Davalı şirketler hakkında açılan Mersin 2. İş Mahkemesinin 2009/35 esas sayılı dava dosyasında davalı şirketler arasında organik bağ olduğu kabul edilerek işçilik alacaklarının tamamından her iki davalı şirketin sorumlu olduğu kabul edilmiştir. Yine dosya içerisindeki emsal dava dosyası olarak sunulan Kayseri 1. İş Mahkemesinin 04/06/2010 gün ve 2008/1123-2010/390 E-K sayılı kararında davalı şirketler arasında 01.05.2007 tarihinde işyeri devri olduğu kabul edilerek hüküm kurulmuş, kararın temyizi üzerine Yargıtay 9. Hukuk Dairesinin 2010-40390 esas; 2013/4263 karar sayılı ilamı ile faizin başlangıç tarihi yönünden düzeltilerek onanmasına karar verilmiştir.
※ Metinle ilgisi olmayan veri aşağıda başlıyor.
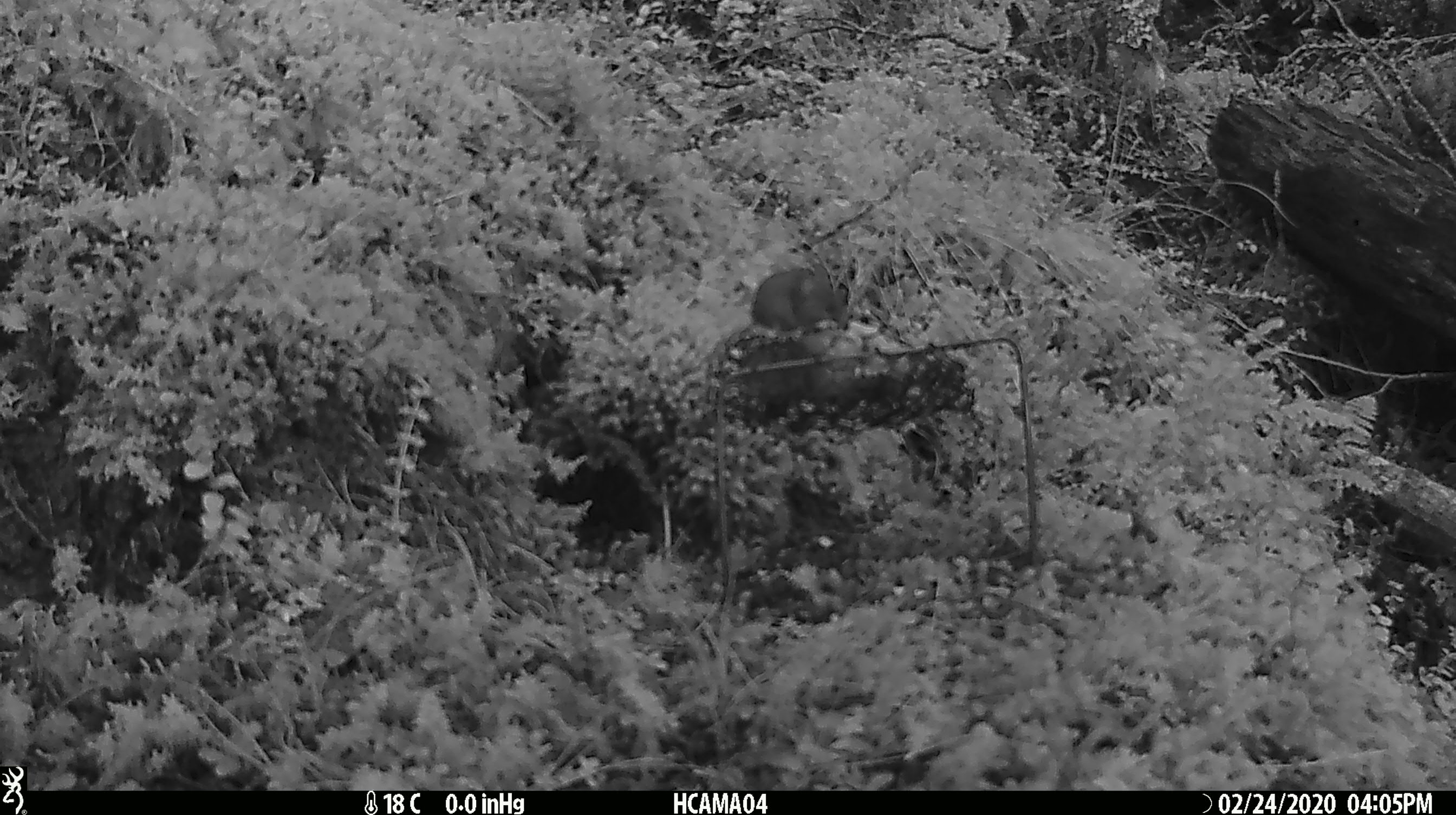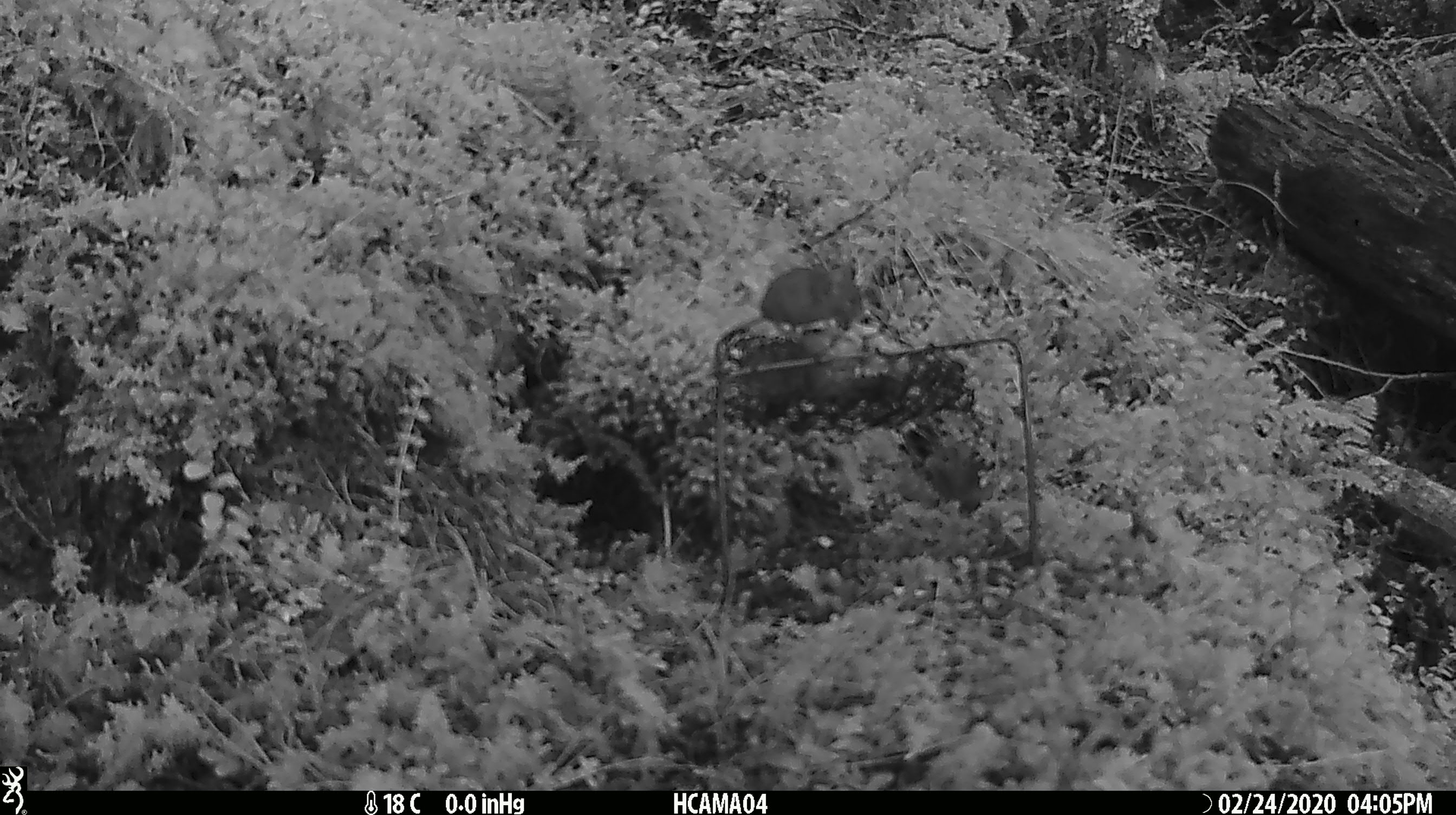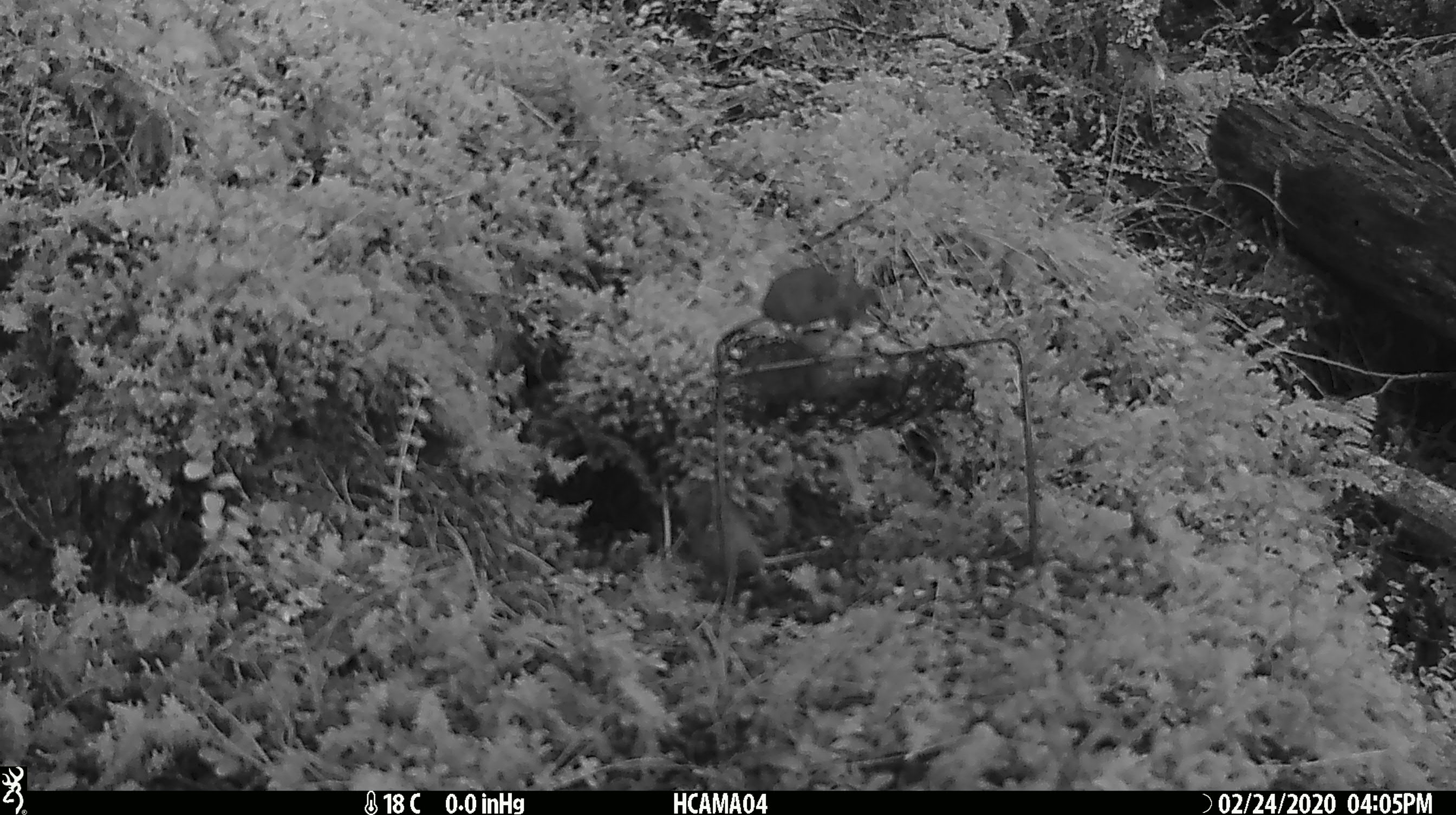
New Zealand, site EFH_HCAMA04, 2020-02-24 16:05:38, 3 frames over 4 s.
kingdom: Animalia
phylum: Chordata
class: Mammalia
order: Rodentia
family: Muridae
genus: Mus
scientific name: Mus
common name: mouse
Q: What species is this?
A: Mouse (Mus).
Bu itibarla öncelikle işyeri devrine ilişkin davalı işverenlere ait şirket kayıtları, vergi kayıtları, ticaret sicil kayıtları, SGK işyeri kayıtları dosya içine alınarak yukarıda açıklanan ilkeler doğrultusunda araştırma yapılarak davalı işverenler hakkında diğer işçiler tarafından açılan dava dosyaları da dikkate alınarak yapılacak araştırma sonucunda davalı şirketler arasındaki hukuki ilişkide işyeri devri, hizmet akdi devri, ödünç iş ilişkisi, organik bağ ve muvazaa olup olmadığı belirlenerek, oluşacak sonuca göre gerekirse ek rapor alınması suretiyle davalıların sorumluluğuna hükmedilmelidir.
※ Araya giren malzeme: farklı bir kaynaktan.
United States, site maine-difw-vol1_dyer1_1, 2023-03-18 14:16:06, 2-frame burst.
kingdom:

3-Mahkemece davacının dava konusu fazla mesai ve hafta tatili çalışması bulunmadığından fazla mesai ve hafta tatili ücret alacağı isteklerinin reddine karar verilmiştir. Davacı ile işyerinde aynı dönemde aynı işi yapan davacı tanığının açtığı işçilik alacağı davasında Mersin 2. İş Mahkemesinin 2009/35 esas sayılı dava dosyasında fazla mesai ve ulusal bayram genel tatil ücret isteklerinin kabulüne hükmedilmiş, karar davalı şirket vekili tarafından temyiz edildikten sonra temyizden feragat edildiği anlaşılmaktadır. Emsal dava dosyasının akibeti araştırılarak bu dava dosyasındaki deliller de dosya içerirsine alınarak dava konusu fazla mesai ve ulusal bayram genel tatil ücret istekleri yeniden değerlendirmeye tabi tutularak oluşacak sonuca göre bir karar verilmelidir.
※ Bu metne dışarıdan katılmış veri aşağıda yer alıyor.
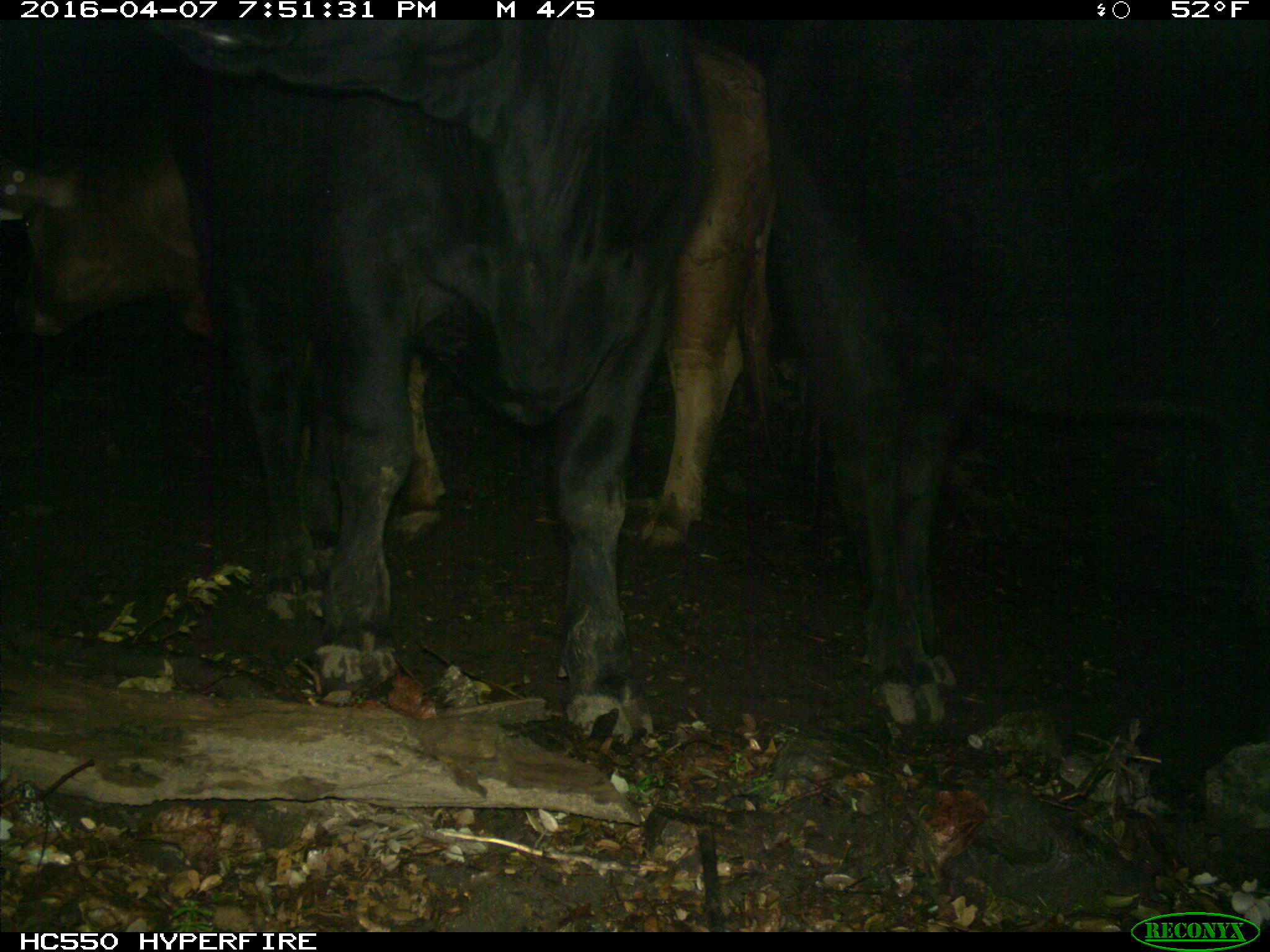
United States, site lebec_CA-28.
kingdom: Animalia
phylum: Chordata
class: Mammalia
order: Artiodactyla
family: Bovidae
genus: Bos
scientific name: Bos taurus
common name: domestic cow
Mahkemece eksik inceleme ile yazılı şekilde karar verilmesi hatalı olup bozmayı gerektirmiştir.
SONUÇ: Temyiz olunan kararın yukarıda yazılı sebeplerden BOZULMASINA, peşin alınan temyiz harcının istek halinde ilgiliye iadesine, 02.04.2014 gününde oybirliğiyle karar verildi.